→ Given data:

────────────────────

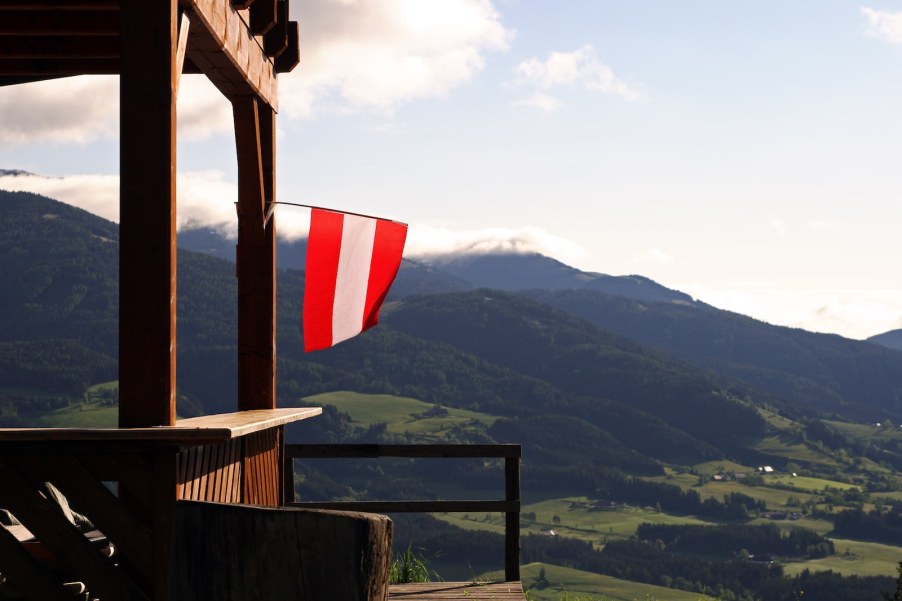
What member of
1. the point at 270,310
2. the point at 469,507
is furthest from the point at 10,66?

────────────────────

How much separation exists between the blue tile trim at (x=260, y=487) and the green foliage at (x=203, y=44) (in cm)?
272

────────────────────

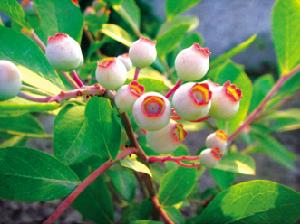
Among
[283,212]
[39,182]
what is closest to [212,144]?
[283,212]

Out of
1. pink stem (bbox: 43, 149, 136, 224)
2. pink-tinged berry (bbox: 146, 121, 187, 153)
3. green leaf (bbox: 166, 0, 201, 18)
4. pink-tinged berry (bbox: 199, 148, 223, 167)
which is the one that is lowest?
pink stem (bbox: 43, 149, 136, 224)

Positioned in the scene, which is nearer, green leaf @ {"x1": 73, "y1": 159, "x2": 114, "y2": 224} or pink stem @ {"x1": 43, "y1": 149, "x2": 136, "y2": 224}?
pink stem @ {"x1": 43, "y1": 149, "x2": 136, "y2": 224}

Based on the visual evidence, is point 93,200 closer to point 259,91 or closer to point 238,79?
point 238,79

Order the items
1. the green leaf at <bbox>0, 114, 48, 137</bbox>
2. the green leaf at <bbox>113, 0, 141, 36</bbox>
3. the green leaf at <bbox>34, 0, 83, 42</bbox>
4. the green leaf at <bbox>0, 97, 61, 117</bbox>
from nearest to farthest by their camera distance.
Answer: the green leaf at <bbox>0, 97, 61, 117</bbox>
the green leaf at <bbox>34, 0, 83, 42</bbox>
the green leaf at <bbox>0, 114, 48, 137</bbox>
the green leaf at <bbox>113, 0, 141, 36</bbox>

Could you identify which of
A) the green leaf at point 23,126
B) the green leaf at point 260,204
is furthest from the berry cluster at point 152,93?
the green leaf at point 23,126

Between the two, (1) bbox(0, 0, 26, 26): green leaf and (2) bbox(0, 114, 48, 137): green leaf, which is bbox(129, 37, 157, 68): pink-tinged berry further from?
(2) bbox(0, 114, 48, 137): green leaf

────────────────────

→ Work instructions:
Gather every line from the items above that contains the word "furthest". Case matters.

→ Result:
is furthest from the point at 10,66?
is furthest from the berry cluster at point 152,93?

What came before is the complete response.